## START Material for the task

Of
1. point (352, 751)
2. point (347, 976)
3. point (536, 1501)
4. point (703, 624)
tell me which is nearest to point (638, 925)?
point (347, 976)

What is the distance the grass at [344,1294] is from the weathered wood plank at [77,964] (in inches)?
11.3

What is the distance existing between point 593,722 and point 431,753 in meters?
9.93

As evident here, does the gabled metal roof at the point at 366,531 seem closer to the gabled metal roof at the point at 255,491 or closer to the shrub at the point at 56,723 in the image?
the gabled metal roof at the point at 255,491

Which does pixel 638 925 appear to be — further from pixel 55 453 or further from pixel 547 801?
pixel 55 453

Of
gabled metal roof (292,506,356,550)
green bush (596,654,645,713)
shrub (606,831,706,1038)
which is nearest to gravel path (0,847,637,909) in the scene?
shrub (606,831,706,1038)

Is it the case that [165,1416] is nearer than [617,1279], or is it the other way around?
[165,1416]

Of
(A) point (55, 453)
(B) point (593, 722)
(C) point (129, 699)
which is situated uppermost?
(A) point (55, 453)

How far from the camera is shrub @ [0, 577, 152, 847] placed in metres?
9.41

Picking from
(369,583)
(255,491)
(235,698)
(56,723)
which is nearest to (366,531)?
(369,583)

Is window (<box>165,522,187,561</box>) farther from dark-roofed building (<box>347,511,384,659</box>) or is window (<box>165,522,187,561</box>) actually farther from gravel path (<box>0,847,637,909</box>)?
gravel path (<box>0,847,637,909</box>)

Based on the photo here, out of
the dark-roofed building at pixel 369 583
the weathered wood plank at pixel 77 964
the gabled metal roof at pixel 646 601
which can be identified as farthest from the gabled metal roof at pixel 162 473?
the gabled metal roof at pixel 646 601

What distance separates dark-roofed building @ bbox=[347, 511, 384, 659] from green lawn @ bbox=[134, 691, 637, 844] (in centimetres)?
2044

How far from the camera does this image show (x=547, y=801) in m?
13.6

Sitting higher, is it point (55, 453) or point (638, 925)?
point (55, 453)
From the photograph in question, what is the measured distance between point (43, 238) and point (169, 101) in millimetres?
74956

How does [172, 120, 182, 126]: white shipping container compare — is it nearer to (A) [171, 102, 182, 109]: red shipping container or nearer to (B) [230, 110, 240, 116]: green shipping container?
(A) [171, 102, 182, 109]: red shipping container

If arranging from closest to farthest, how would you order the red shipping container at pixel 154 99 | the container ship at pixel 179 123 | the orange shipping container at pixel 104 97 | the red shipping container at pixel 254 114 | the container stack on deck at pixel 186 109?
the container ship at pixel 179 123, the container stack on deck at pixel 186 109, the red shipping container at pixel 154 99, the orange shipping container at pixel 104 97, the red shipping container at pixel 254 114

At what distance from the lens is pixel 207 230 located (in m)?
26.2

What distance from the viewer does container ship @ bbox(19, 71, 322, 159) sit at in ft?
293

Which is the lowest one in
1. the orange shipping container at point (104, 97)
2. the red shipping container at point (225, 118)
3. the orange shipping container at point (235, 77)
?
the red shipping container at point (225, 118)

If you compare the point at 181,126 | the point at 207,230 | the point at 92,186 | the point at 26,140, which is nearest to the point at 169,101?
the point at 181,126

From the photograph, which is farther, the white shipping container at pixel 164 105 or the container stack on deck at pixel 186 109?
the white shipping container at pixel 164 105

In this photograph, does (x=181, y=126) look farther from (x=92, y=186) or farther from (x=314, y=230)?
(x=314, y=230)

## END Material for the task

§ What the task asks
Repeat word for word every line from the one that holds "What distance separates" to the end. Both ends count.

§ Exercise solution
What distance separates dark-roofed building @ bbox=[347, 511, 384, 659] from green lawn @ bbox=[134, 691, 637, 844] (in centimetres)?
2044

How far from the camera does this image show (x=547, y=801) in m?
13.6

Sitting higher, is it point (55, 453) or point (638, 925)?
point (55, 453)
From the photograph in question, what is the measured distance between point (43, 238) and point (169, 101) in millimetres?
74956

How does [172, 120, 182, 126]: white shipping container compare — is it nearer to (A) [171, 102, 182, 109]: red shipping container or nearer to (B) [230, 110, 240, 116]: green shipping container?
(A) [171, 102, 182, 109]: red shipping container

If arranging from closest to farthest, how would you order the red shipping container at pixel 154 99 | the container ship at pixel 179 123 | the orange shipping container at pixel 104 97 | the red shipping container at pixel 254 114 | the container stack on deck at pixel 186 109?
the container ship at pixel 179 123, the container stack on deck at pixel 186 109, the red shipping container at pixel 154 99, the orange shipping container at pixel 104 97, the red shipping container at pixel 254 114

At what distance from the lens is pixel 207 230 located (in m)?
26.2

What distance from the viewer does container ship @ bbox(19, 71, 322, 159) sit at in ft?
293

Which is the lowest one in
1. the orange shipping container at point (104, 97)
2. the red shipping container at point (225, 118)
3. the orange shipping container at point (235, 77)
?
the red shipping container at point (225, 118)

If you compare the point at 181,126 | the point at 207,230 | the point at 92,186 | the point at 26,140, which is nearest to the point at 169,101?
the point at 181,126

From the photograph, which is farther, the white shipping container at pixel 164 105 or the container stack on deck at pixel 186 109?
the white shipping container at pixel 164 105

In this photograph, does (x=181, y=126) look farther from (x=92, y=186) or farther from (x=314, y=230)?
(x=314, y=230)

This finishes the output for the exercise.